Appauvrissement de la langue française
Parce que les outils d’intelligence artificielle dédiés à la traduction se basent sur des statistiques, ils entraînent de facto un appauvrissement de la langue. « Un algorithme n’est pas capable de faire certains choix, ou de traduire de l’humour », souligne Peggy Rolland. Sur ChatGPT, on voit déjà que la langue tend à être standardisée, dans le sens où l’on se dirige vers une uniformisation du style, qui risque d’appauvrir nos cultures linguistiques. « À terme, c’est le gommage de nos spécificités culturelles dans la mesure où le contenu littéraire risque de tendre vers des attentes standardisées de la même manière qu’un algorithme sur Netflix vous propose des contenus en fonction de votre profil. Le risque est que les éditeurs publient et/ou traduisent des livres uniquement en fonction de leur potentiel succès. »
Et les interprètes ?
Autres piliers des professions de la traduction, les traducteurs-interprètes sont également concernés par des technologies de plus en plus pointues, tant en reconnaissance vocale qu’en traduction. La question est de savoir si nous allons voir des outils de traduction orale simultanée apparaître ? Pour ce métier, les défis des IA sont plus vastes : « Cela ne pourrait fonctionner que pour des langues très majoritaires où il existe d’importants corpus, note Camille Mercier-Sanders, présidente pour la France de l’Association internationale des interprètes de conférence. Par ailleurs, ces systèmes ont toujours besoin de repasser par l’anglais, c’est-à-dire que pour traduire de l’espagnol vers l’allemand, il faut non seulement passer de l’espagnol vers l’anglais puis de l’anglais vers l’allemand. » Tout en sachant qu’il faut également passer de l’oral à l’écrit puis de l’écrit à l’oral. « Le temps pour le faire et les risques de déformation sont trop importants », note Camille Mercier-Sanders.
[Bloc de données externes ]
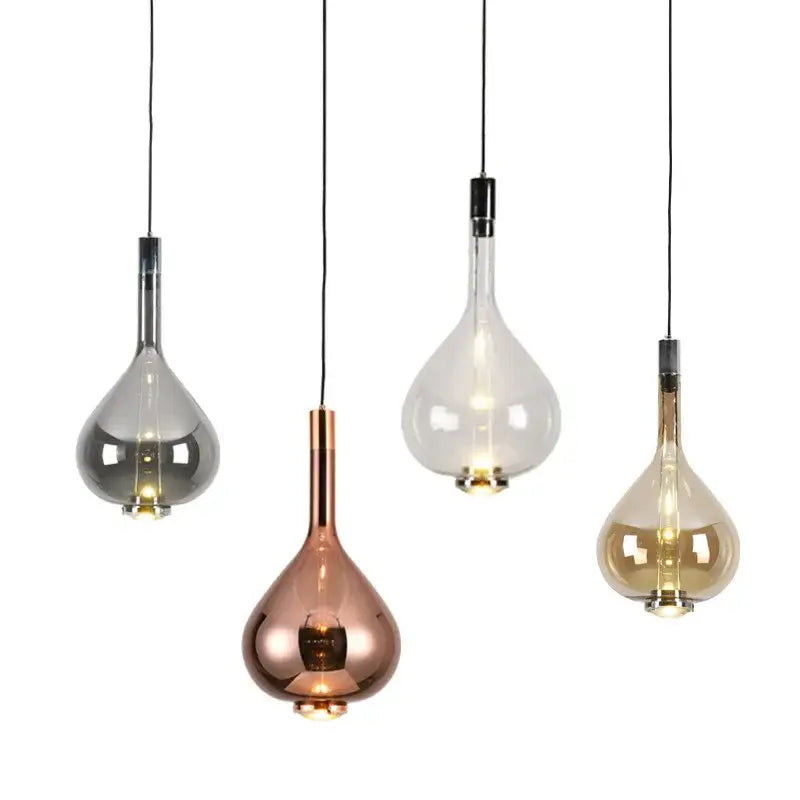 Four metallic teardrop pendant chandelier lights in silver rose gold and clear glass with black cords decorbites led glass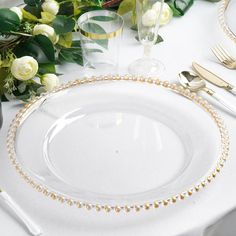 the table is set with white roses and gold cutlery, along with silverware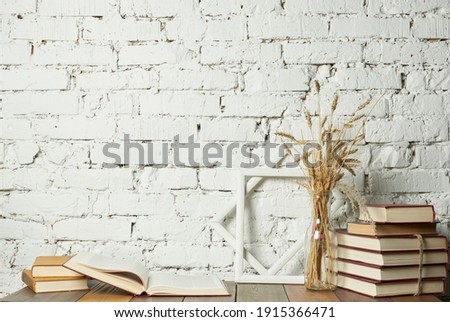 Wooden shelf with stack of books, wooden frames and dry spikelets in glass vase against white brick wall background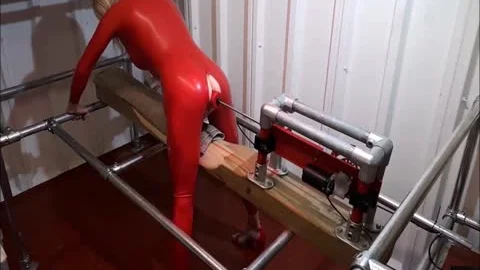 RachelSexyMaid 34 Dungeon Fuckmachine In Red Latex Catsuit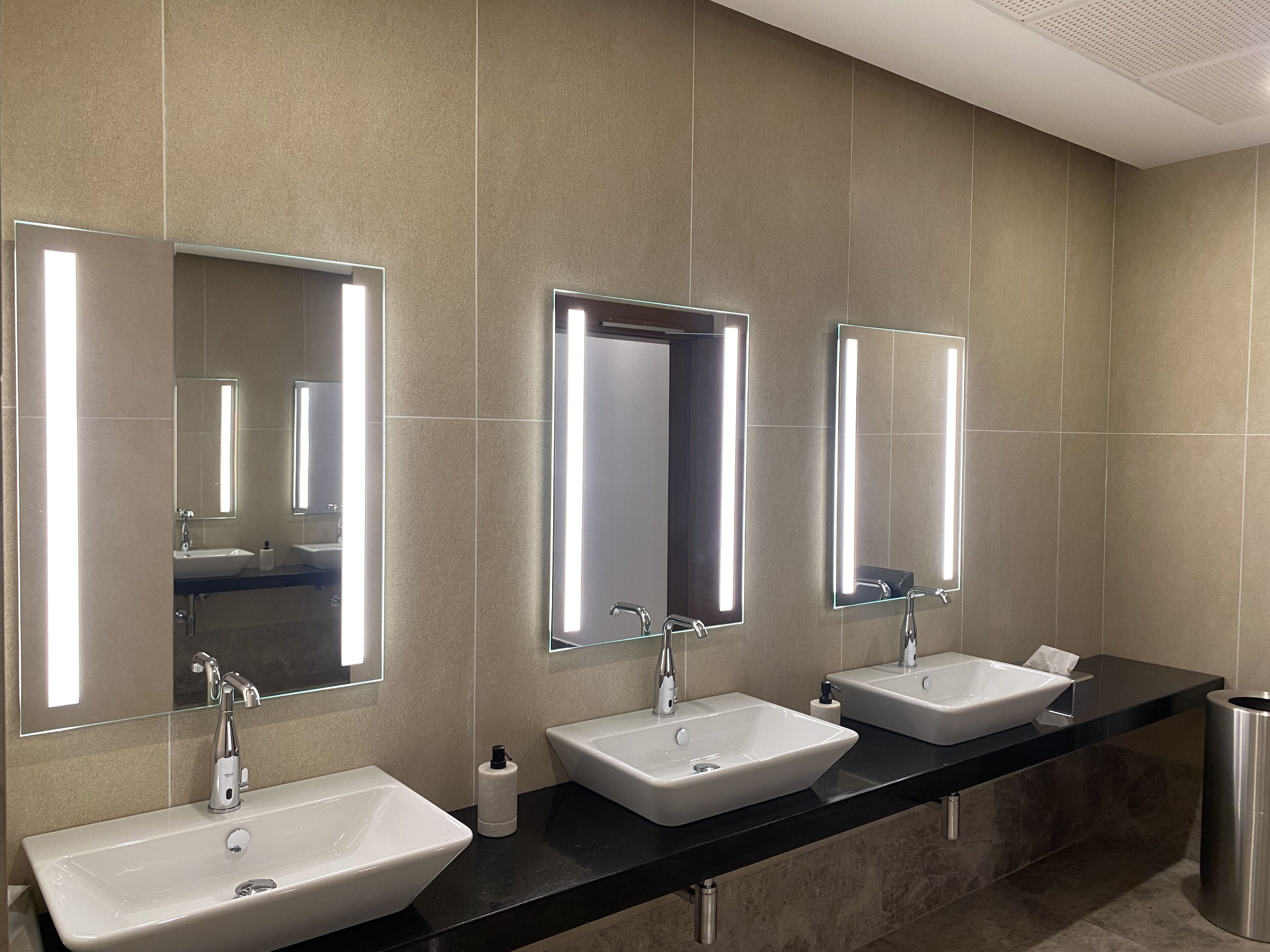 A modern bathroom with three sinks, each with a mirror above.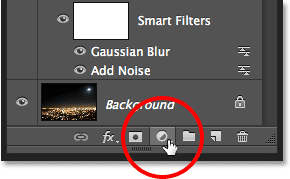 Clicking again on the New Adjustment Layer icon in the Layers panel. Image © 2013 Photoshop Essentials.com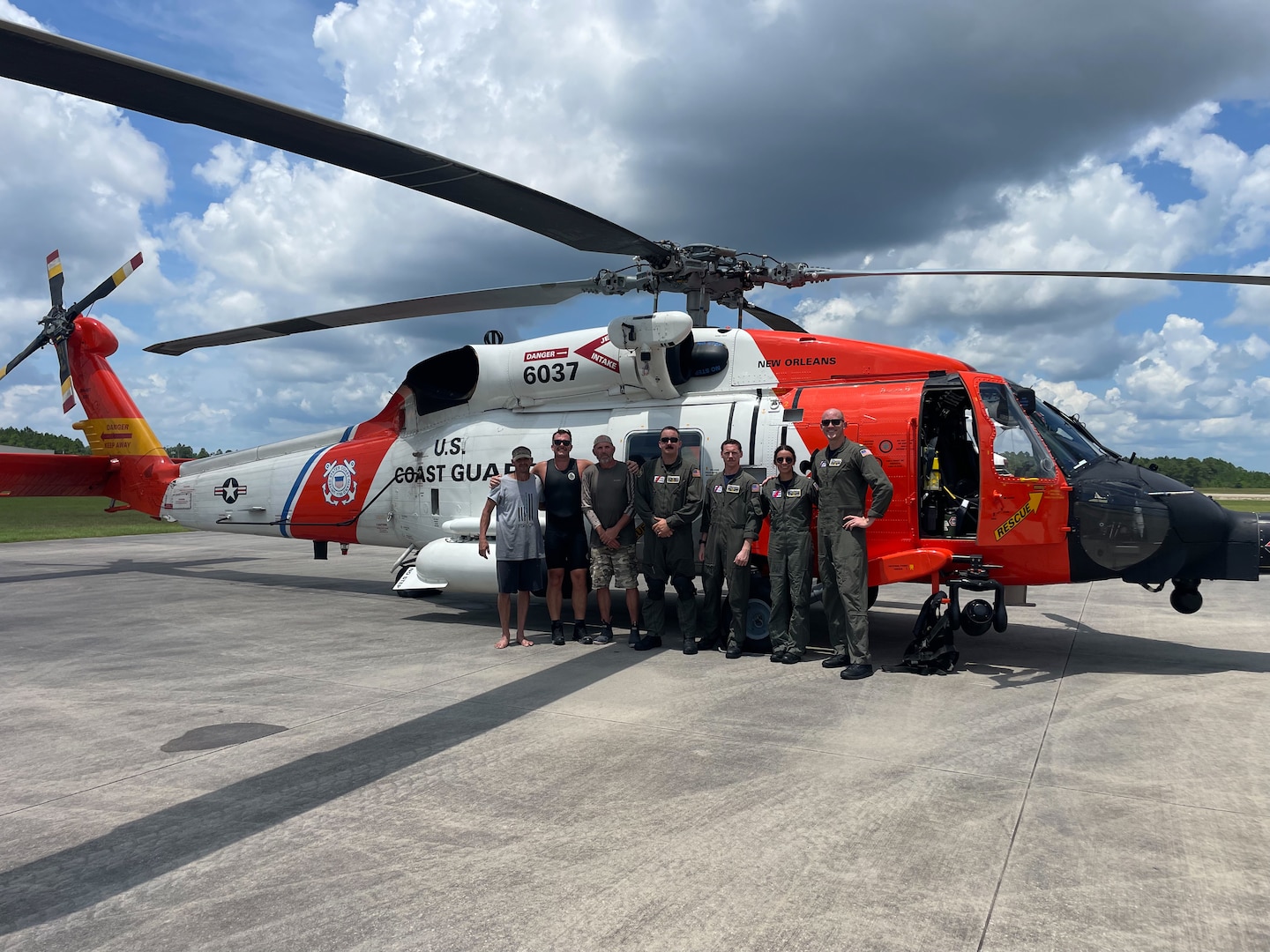 A Coast Guard Air Station New Orleans MH-60 Jayhawk helicopter aircrew and two rescued boaters stand in front of a MH-60 Jayhawk helicopter July 29, 2024, near Gulfport, Mississippi. The two boaters were stranded overnight on Horn Island in Mississippi before being rescued by the Coast Guard. (U.S. Coast Guard video courtesy Air Station New Orleans)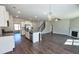 Open-concept kitchen with an island, stainless steel appliances, and seamless flow to the living area at 3557 Bryant Meadow Cir, Buford, GA 30519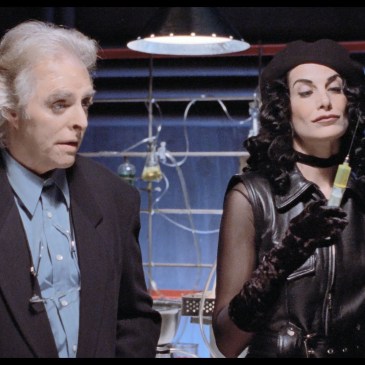a man and a woman stand in front of science equipment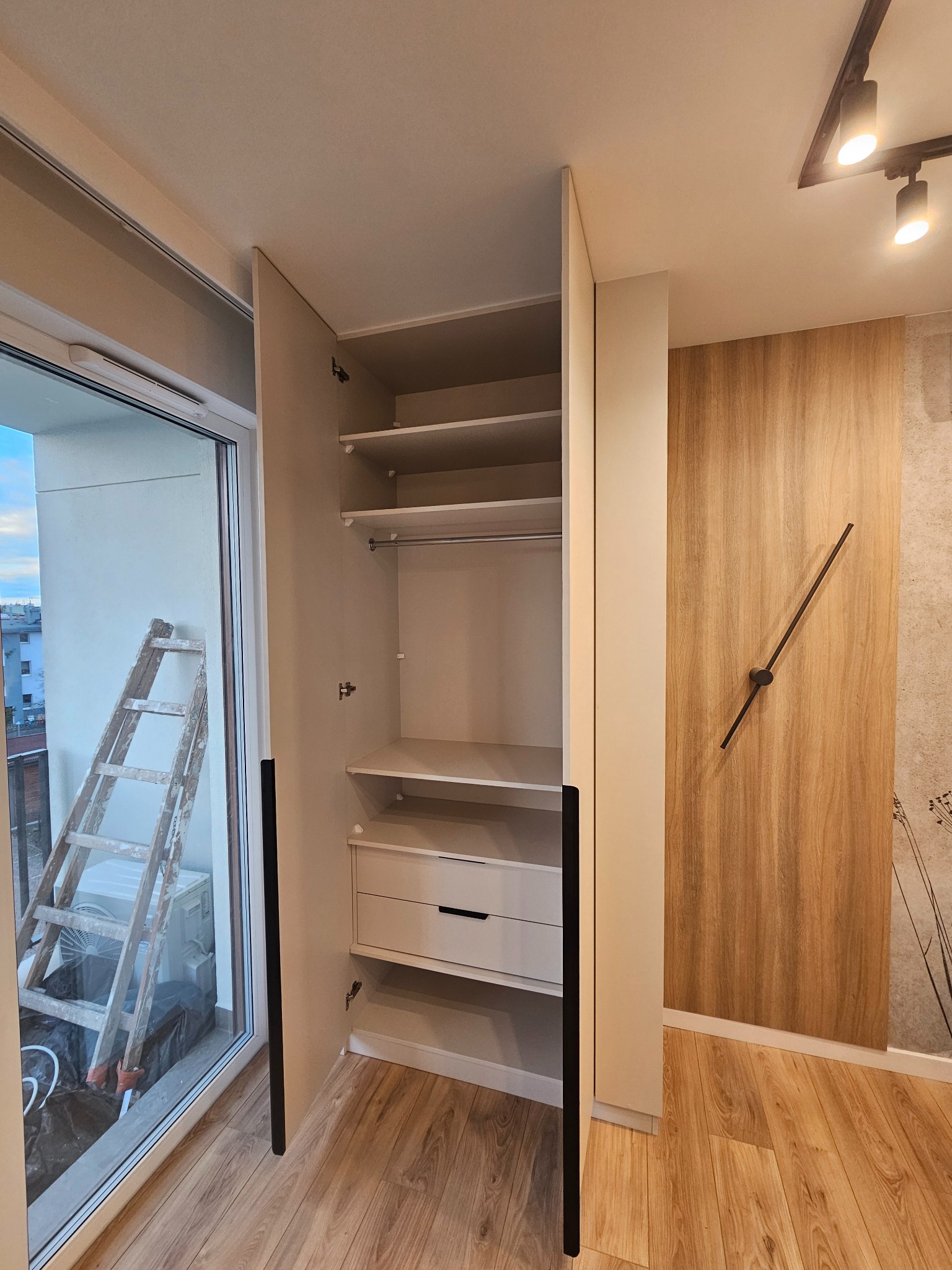 Otwarta, jasna szafa wnękowa z półkami i szufladą, widoczna drabina oparta o okno balkonowe, drewniana okładzina ściany z minimalistycznym zegarem.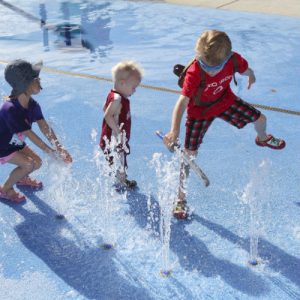 children playing in splash pad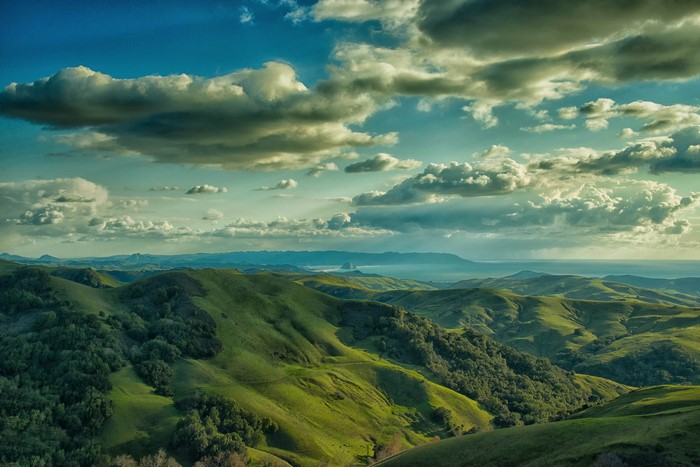 Rolling green hills and clouds over the ocean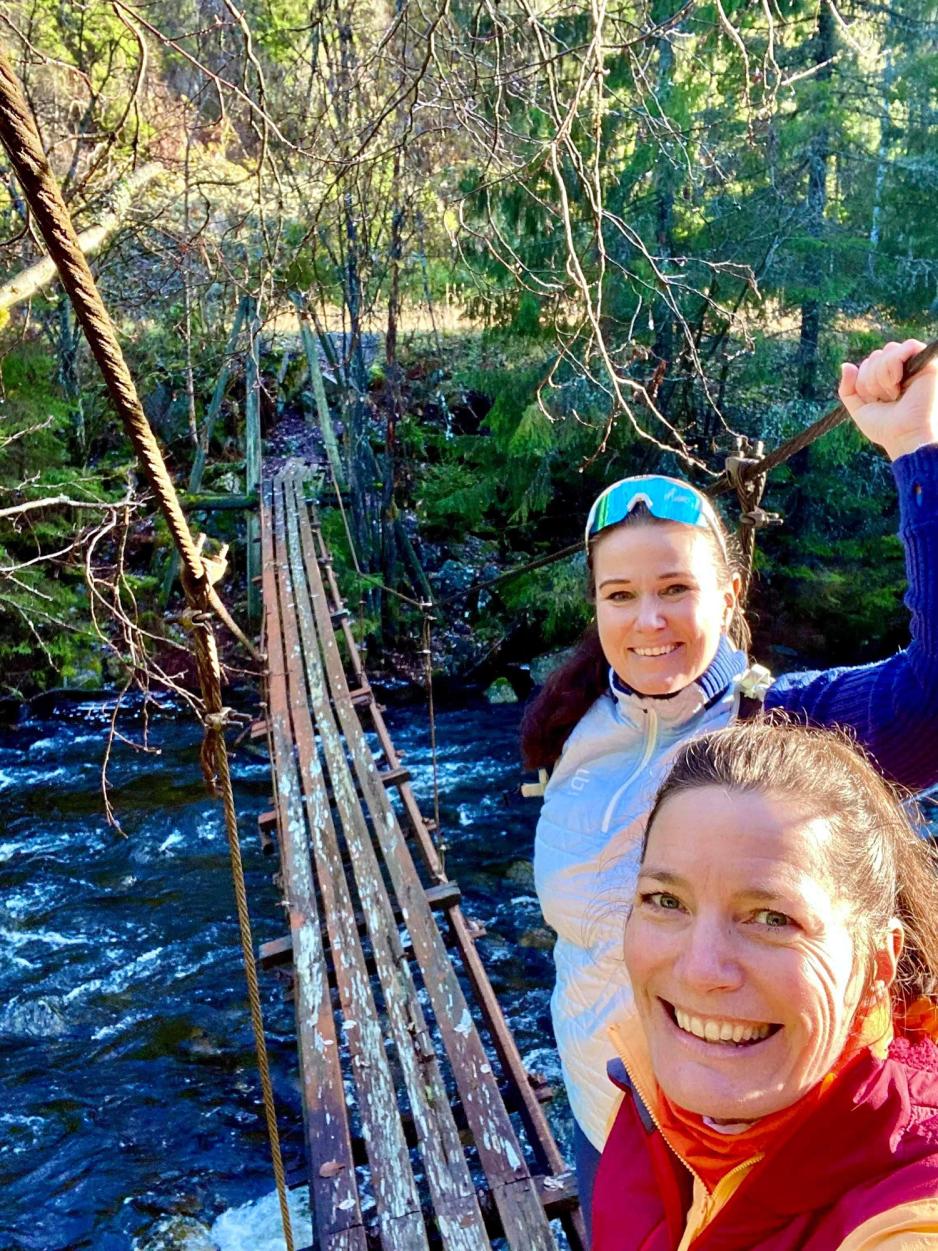 To kvinner er glade p&aring; en bru, p&aring; tur.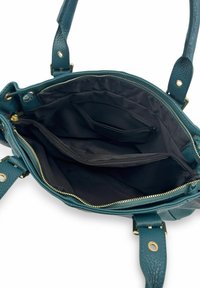 Sac à main en cuir bleu sarcelle avec une finition texturée. L'intérieur comprend une doublure en tissu noir, des compartiments zippés et plusieurs poches pour l'organisation.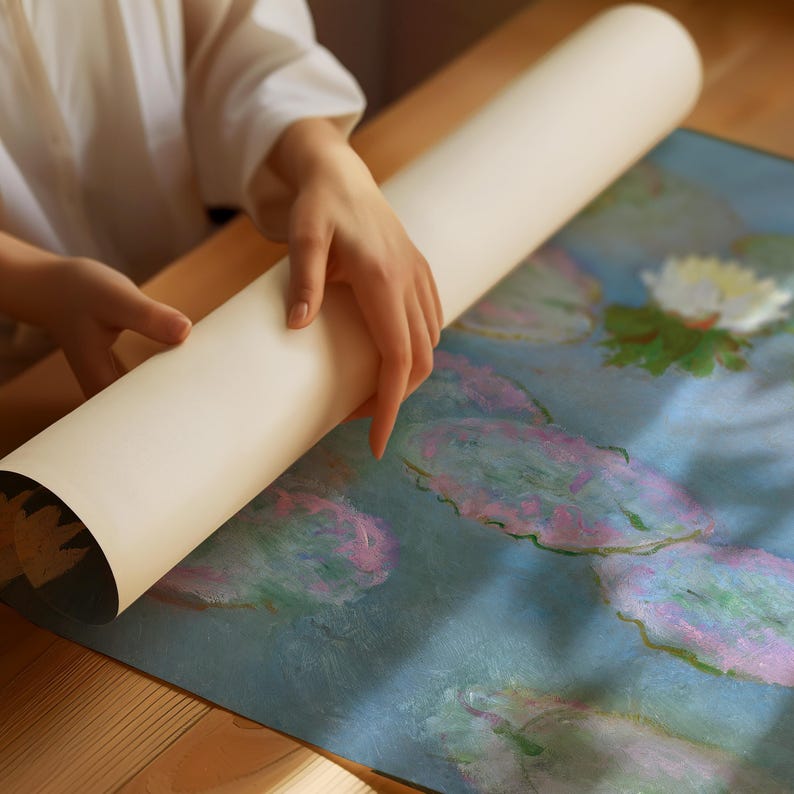 May include: A rolled-up, off-white art print is held by a person. The print reveals a colorful painting of water lilies in shades of blue, pink, and green. The artwork is displayed on a wooden surface.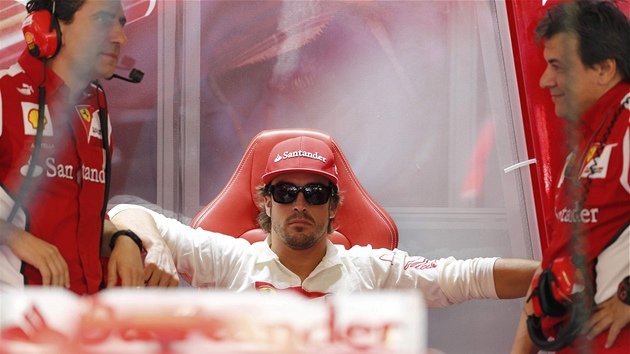EKÁNÍ. panlský jezdec Fernando Alonso sedí a vykává mezi leny svého týmu.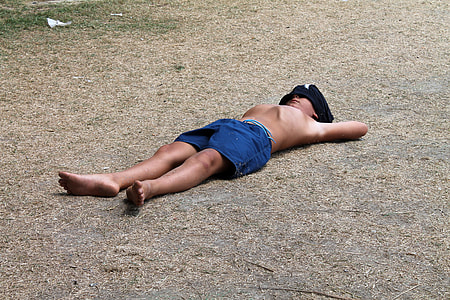 boy sleeping on soil covering his face during daytime thumbnail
Et si les voix synthétiques s’améliorent, le confort pour l’auditeur serait largement altéré. Autre problème majeur : les conférences internationales dans lesquelles les interprètes sont sollicités sont souvent très solennelles ou ont des implications politiques et diplomatiques de taille. Or, « les systèmes d’IA n’ont pas de références émotionnelles comme l’humain, et pourtant il y a d’importantes implications émotionnelles dans les discours ». Comme pour le sous-titrage, un interprète doit aussi lisser le discours, laisser de côté des hésitations, voire ne pas tout traduire. Une économie qu’un algorithme ne saurait faire aujourd’hui.